DEINE AUFGABEN
- 1) Wo hat sich laut dem Textauszug über Oaxaca die Regierung von Ulises Ruiz Ortiz verschanzt?
- 2) Schreib aus dem Textauszug über Oaxaca den Abschnitt ab, der mit den Worten beginnt, in denen „1.) Von einer“ steht, und mit „sich täglich mehr.“ aufhört.

TEXTAUSZUG
=====

OAXACA: Widerstand & Repression gehen weiter
...aktuelle Nachrichten...
1.) Von einer in Oaxaca lebenden Gewährsperson:
Liebe Leute, Liebe Freunde und Freundinnen
ich belästige euch ein weiteres Mal mit Nachrichten aus Oaxaca. Ich
appelliere hier an alle, zu versuchen über alle möglichen Kanäle
(Presse,
Hilfswerke, e-mail, mexikanische Botschaft, Reisebüros und
Reiseagenturen
etc.) über die aktuellen Ereignisse in Oaxaca zu informieren und
gegen die
einsetzende Repression zu protestieren. Es ist viel geschehen in
diesen
Tagen, es ist eine Revolution im Gange hier in Oaxaca, die Regierung
des
Bundesstaates Oaxaca atomisiert sich täglich mehr.
Die APPO (Asamblea
Popular del Pueblo de Oaxaca) ist täglich stärker, fast stündlich
integrieren sich mehr Gemeinden und Municipos in die APPO (siehe
angehängte
Deklaration). Nach wie vor ist das Staatsfernsehen von Frauen der
APPO
kontrolliert und sendet täglich, noch immer sind drei Radiostationen
der
APPO in Betrieb und unzählige Regierungsstellen besetzt. Teile der
Polizei
hat gestern das erste mal rebelliert und den Dienst gegen die APPO
verweigert. Mit anderen Worten, der Regierung entgleitet die
Kontrolle und
setzt darum jetzt auf verschärfte und verdeckt organisierte
Repression.
Die Regierung von Ulises Ruiz Ortiz hat sich im Luxushotel Fortin in
Oaxaca
verschanzt und „regiert“ von diesem Ort aus. Regieren bedeutet jetzt,
die
paramilitärische Repression zu organisieren, beraten vom kürzlich
offiziell
abgesetzten Regierungssekretär Jorge Franco Vargas, ein Mann mit
einer
langen Geschichte, paramilitärischer Repression. In den letzten drei
Tagen
sind täglich Mitglieder von Organisationen die sich in der APPO
organisiert
haben entführt, verhaftet, angegriffen, ermordet oder bedroht worden.
Letzter Fall ist gerade vor einer Stunde (9. August 2006 um ca 13:00)

=====

DATEN

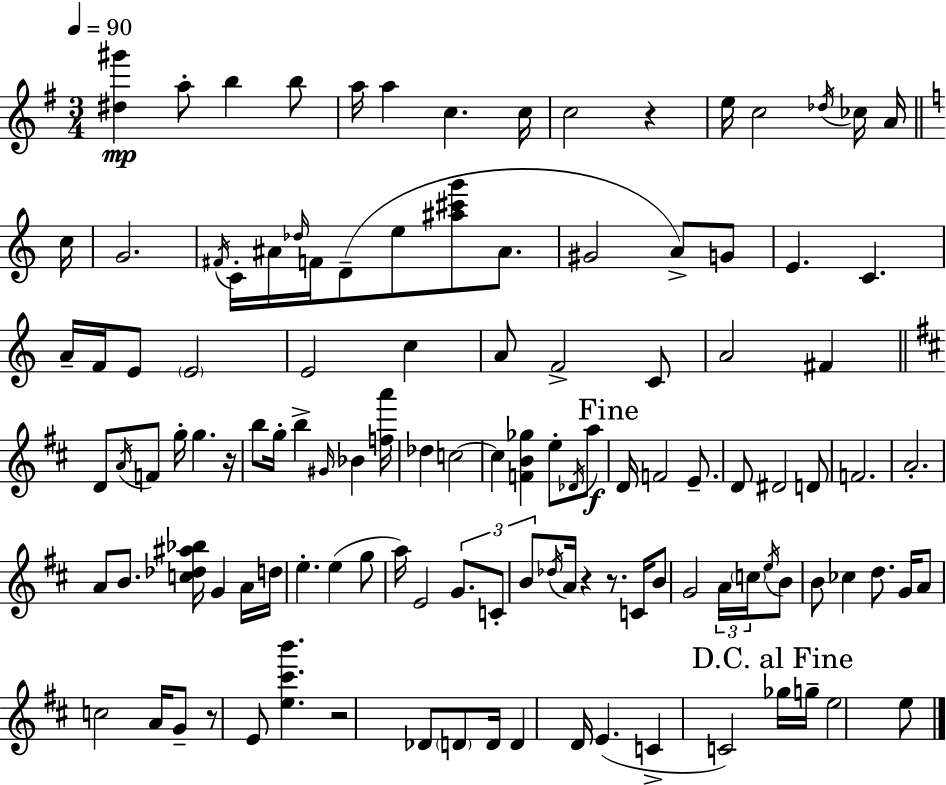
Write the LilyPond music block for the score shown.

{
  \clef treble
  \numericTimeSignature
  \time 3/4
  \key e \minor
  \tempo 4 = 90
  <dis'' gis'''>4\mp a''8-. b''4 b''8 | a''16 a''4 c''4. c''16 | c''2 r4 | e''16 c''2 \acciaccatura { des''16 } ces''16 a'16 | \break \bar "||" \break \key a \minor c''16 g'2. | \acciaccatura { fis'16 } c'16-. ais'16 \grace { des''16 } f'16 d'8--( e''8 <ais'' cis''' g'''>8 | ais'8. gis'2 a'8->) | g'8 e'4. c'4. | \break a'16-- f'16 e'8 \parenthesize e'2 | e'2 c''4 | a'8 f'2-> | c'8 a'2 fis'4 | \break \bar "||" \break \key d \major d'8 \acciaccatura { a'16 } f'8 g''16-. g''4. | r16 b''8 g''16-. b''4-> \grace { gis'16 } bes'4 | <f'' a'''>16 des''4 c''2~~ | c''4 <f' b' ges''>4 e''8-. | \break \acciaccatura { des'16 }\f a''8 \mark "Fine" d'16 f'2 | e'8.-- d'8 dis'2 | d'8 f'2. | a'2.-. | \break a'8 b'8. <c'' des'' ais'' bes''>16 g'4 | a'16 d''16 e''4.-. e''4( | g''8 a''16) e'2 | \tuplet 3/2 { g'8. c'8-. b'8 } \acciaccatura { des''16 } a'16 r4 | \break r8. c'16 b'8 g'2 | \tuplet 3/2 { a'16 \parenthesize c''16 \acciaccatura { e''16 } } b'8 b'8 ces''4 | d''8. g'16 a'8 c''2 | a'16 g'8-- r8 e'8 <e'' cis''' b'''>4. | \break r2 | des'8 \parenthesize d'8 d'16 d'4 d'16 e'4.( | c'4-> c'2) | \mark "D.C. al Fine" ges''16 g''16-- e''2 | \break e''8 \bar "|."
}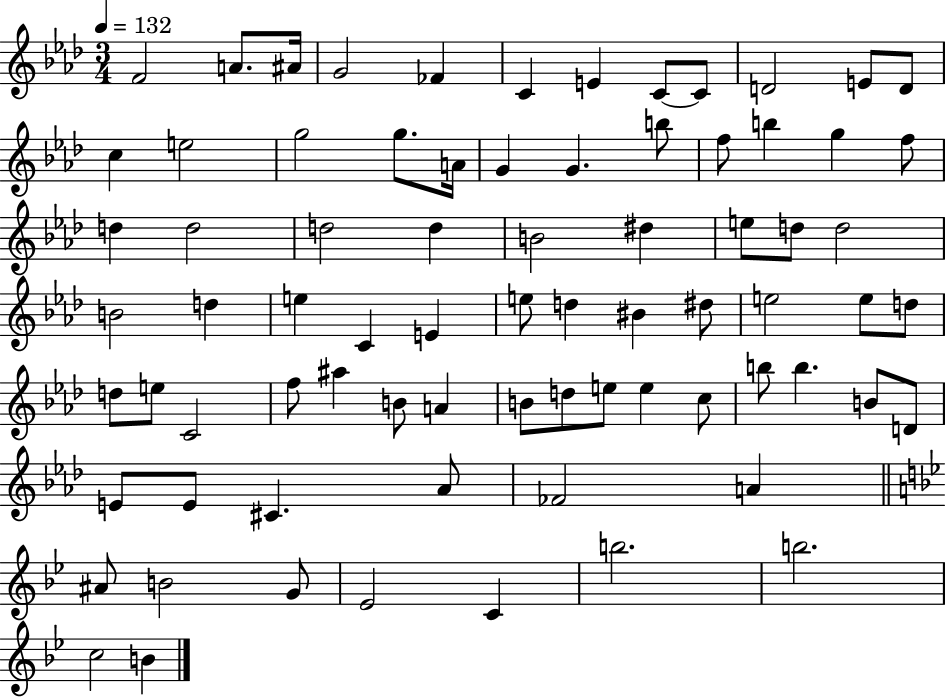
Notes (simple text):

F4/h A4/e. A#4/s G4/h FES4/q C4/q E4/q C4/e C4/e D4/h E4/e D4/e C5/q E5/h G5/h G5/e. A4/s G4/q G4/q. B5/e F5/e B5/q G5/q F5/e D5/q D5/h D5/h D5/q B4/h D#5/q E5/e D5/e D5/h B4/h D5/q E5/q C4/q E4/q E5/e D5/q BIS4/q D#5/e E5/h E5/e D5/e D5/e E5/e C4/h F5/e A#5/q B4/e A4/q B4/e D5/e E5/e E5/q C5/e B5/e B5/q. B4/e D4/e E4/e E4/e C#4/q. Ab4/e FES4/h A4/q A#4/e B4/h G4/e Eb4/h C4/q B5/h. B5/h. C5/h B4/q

=====

ANTWORTEN
- 1) Im Luxushotel Fortin in Oaxaca.

- 2)
1.) Von einer in Oaxaca lebenden Gewährsperson:
Liebe Leute, Liebe Freunde und Freundinnen
ich belästige euch ein weiteres Mal mit Nachrichten aus Oaxaca. Ich
appelliere hier an alle, zu versuchen über alle möglichen Kanäle
(Presse,
Hilfswerke, e-mail, mexikanische Botschaft, Reisebüros und
Reiseagenturen
etc.) über die aktuellen Ereignisse in Oaxaca zu informieren und
gegen die
einsetzende Repression zu protestieren. Es ist viel geschehen in
diesen
Tagen, es ist eine Revolution im Gange hier in Oaxaca, die Regierung
des
Bundesstaates Oaxaca atomisiert sich täglich mehr.